When you divorce a narcissist, you are making a choice between something terrible and something worse. You get to leave, but your kids don’t. You get to shut off the abuse, but your kids have to deal with it until they are legally allowed to choose for themselves. You don’t get to be there anymore to shield them from it. At least it’s not what it was when you were there, but is this truly any better? Most of the time, they don’t even understand what’s happening, which is terrible to witness. You’re just left wondering how much of the narc’s behavior do they internalize as normal, do they adapt to, do they forgive over and over? You can’t possibly know everything that happens over there anymore. And you don’t want to pry and become obsessed with asking, provoking the child to shut down.

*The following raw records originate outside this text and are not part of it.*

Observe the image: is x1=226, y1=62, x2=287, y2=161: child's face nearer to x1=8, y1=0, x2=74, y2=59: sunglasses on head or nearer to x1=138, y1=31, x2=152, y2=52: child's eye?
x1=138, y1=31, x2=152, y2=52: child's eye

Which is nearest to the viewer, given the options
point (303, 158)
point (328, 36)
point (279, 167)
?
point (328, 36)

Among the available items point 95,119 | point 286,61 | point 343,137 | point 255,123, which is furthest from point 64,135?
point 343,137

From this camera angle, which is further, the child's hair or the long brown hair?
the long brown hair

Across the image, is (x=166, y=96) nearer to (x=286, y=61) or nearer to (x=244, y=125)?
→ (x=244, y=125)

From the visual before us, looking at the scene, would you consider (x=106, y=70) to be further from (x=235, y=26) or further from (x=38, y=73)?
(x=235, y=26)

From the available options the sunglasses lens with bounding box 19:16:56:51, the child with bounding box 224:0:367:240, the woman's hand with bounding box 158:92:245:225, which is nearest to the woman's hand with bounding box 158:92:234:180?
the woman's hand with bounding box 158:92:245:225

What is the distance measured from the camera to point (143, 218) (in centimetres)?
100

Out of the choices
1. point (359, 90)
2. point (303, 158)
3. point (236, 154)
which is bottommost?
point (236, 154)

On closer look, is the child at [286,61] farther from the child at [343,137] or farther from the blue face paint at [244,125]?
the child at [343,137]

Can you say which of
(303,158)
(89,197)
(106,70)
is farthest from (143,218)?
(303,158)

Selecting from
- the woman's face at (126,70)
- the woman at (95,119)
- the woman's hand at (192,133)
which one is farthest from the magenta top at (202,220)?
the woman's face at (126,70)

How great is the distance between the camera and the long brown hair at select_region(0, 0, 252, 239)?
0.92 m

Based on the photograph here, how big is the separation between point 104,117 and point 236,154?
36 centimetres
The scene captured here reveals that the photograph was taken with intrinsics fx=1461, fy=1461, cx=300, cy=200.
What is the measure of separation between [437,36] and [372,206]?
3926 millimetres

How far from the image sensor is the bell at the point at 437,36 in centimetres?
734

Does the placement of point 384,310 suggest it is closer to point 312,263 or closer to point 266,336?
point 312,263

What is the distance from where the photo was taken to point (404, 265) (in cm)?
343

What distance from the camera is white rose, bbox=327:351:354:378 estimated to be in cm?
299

My job becomes precarious and itchy. I’m always wondering if she’s OK and safe. I can do nothing but be the best parent I can be on my watch and just pray that she’ll learn whatever uncomfortable lesson she’s here to learn in a way that creates just the right amount of resiliency and strength without too much damage.

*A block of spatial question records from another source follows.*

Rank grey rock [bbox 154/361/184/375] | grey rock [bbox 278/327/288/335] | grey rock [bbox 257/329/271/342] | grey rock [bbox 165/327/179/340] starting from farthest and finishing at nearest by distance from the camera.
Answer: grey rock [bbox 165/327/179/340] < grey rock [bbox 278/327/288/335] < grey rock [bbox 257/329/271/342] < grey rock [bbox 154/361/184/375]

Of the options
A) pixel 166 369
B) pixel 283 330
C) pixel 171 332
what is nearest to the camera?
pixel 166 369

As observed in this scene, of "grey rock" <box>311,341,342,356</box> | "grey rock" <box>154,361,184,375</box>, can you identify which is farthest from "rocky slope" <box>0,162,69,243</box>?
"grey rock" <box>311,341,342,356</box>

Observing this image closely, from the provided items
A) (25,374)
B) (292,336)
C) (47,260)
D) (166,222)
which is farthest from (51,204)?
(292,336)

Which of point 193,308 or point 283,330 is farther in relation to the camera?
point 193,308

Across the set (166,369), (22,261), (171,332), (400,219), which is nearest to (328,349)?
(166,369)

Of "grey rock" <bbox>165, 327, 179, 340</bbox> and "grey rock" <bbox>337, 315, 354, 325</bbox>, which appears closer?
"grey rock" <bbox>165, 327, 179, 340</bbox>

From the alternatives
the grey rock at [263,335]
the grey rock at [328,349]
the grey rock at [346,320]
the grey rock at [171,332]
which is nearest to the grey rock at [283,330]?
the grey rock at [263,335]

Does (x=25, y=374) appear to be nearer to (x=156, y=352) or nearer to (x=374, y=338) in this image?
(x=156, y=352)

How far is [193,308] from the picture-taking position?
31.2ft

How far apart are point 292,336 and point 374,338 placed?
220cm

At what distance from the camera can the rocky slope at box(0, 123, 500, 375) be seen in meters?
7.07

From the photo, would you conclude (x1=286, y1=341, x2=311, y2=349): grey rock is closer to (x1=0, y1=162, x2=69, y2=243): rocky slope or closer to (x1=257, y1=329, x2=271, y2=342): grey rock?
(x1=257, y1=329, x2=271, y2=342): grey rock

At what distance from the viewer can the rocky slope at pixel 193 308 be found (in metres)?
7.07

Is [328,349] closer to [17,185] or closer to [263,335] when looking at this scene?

It’s certainly testing my faith and skill. It’s pushing me down my own healing path to make damn sure I don’t vomit my own triggers all over her. It’s deepening my own faith and trust that the universe knows what it’s doing. That same faith was there for me in the throws of our ugly split, kept me on the right side of the dirt, and won me everything I needed. I know it won’t fail her.
I can’t tell you how, but I still trust.